Die ersten Öfen aus Terrakotta stammen wahrscheinlich aus dem 16. Jahrhundert,es sind uns jedoch weder Beispiele noch Dokumente erhalten geblieben. Einige monumentale Kachelöfen und prachtvolle Kamine sind dennoch, in den im Gebiet des Canavese liegenden Schlössern, wie die von Agliè, Masino, Rivarolo und Ozegna zu bestaunen.

 

Gegen Ende des 18. Jahrhunderts taucht in Castellamonte, neben den einfachen Öfen, der sogenannte “Franklin” auf, der großen Erfolg haben wird und der einen wesentlichen Beitrag zum Ruhm der örtlichen Keramik leisten wird. Es scheint daß der erste Kamin mit Luftzirkulation und sichtbarem Feuer vom Betrieb der Reasso, eine alte Handwerker-Dynastie, die seit Jahrhunderten im Herzen des Stadtteils Sankt Rochus ansäBig ist, gebaut worden ist. Er wurde entwickelt auf Grundlage der Forschungen des bekannten, nordamerikanischen Wissenschaftlers und Politikers Benjamin Franklin und wurde nach ihm benannt, es ist jedoch sehr wahrscheinlich daB der Abt Don Andrea Cassano, einzigartige Gestalt von Pädagoge, Revolutionär und sehr gutem Lehrer in einem, der örtliche Entwerfer gewesen ist.

 

Das 19. Jahrhundert bedeutet für den klassischen Kachelofen aus Castellamonte einen echten Triumph, er wird durch ausgearbeitete Dekorationen bereichert und mit lebendigen Farben bemalt, sodaß er zu einem richtig kostbaren Einrichtungsgenstand wird.
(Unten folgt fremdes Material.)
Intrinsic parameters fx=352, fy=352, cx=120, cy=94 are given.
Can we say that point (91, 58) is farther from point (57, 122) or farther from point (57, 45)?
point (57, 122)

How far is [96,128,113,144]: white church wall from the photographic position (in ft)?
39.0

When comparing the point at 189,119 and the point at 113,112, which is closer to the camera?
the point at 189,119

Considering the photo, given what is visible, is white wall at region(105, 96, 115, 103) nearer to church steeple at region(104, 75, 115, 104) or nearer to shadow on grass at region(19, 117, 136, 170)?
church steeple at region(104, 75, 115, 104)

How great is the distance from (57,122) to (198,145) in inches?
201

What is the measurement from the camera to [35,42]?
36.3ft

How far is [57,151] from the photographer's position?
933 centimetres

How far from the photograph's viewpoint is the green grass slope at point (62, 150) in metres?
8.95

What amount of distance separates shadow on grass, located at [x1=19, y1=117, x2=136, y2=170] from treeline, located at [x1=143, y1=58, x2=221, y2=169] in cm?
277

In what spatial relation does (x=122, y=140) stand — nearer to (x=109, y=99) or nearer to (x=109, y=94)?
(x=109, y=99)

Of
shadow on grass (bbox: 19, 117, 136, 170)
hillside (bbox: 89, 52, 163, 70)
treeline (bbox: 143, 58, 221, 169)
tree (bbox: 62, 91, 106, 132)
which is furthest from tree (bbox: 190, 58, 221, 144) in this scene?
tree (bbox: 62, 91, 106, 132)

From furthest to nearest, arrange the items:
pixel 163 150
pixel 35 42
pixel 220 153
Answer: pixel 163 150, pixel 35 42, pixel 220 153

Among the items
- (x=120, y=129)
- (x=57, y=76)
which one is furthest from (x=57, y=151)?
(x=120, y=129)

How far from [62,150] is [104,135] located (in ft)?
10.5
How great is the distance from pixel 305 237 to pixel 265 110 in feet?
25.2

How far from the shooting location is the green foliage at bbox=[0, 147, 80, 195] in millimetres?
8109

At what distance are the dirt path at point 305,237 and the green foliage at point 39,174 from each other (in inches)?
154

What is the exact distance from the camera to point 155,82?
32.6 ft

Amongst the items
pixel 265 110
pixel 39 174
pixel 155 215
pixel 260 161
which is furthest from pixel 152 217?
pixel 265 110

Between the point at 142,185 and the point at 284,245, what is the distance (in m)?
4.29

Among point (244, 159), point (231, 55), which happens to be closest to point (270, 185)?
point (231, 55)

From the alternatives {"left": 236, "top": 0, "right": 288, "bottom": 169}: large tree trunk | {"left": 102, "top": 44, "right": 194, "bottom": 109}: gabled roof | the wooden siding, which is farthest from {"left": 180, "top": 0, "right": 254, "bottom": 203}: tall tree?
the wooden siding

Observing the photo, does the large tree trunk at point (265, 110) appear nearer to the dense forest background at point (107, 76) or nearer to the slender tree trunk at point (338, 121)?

Die hervorragende Wärmeabgabe, die Mühelosigkeit der Feuerung ( damals war Holz billig und überall erhältlich ), die ziemlich niedrigen Preise begünstigen eine große Verbreitung nicht nur im Piemont, sondern auch in anderen Regionen. Die wichtigsten Betriebe, wie Pagliero, Galeazzo Stella und vor allem Buscaglione nehmen an den größten  Gewerbeausstellungen teil und werden mit Preisen gewürdigt, sodaß sie ein Vertriebnetz mit Filialen und Konzessionären aufbauen. Einige Stücke dieser Kachelöfen gelangen über die Grenzen hinweg nach Frankreich, in die Schweiz und nach Argentinien, auf Nachfrage vielleicht von vielen Auswanderern, die es geschafft hatten und die vermögend geworden waren. Es scheint daß einzelne monumentale Stücke sogar im weit abgelegenen Rußland  und in Sankt Petersburg ausgestellt worden sind.

Im herrlichen Wohnhaus und Museum der Familie Allaria, ein Jahrhunderte altes Geschlecht von Keramikhandwerkern wird mit liebevoller Sorgfalt eine kostbare und vielleicht einzigartige Sammlung von hochwertigen Beispielen bewahrt, und einige schöne Stücke befinden sich noch in manch alten Wohnhäusern von Castellamonte.

Mit der Verbreitung der Zentralheizung im 20. Jahrhundert, nimmt die Produktion der Öfen aus Terrakotta immer mehr ab, bis sie praktisch still gelegt wird.

Man erinnert sich noch an die Öfen in Schulen und Häusern während der letzten Kriegsjahre, wo man versuchte in diesen schrecklichen Tagen die Kälte zu lindern. Seit 1950 existiert der Terrakotta-Öfen nicht mehr. Die wenigen Betriebe, die sie noch herstellten, wie Pagliero, Rolando, Pollino sind nur noch in der Herstellung von Feuerziegeln tätig und die Presser des einheimischen Handwerkerstandes kann man nunmehr an den Fingern einer Hand zählen. Im Jahre 1955 kehrt der alte und ruhmreiche Kachelofen in unseren Häusern als Heizung und Einrichtungsgegenstand wieder ein, dank des Mutes und der Unternehmungslust von Elio Savio, eines tüchtigen, einheimischen Handwerkers der an das wirtschaftliche Potential des Holzbrand-Kachelofens glaubt, sowie an das althergebrachte und magische Handwerk des Kachelofenbauers.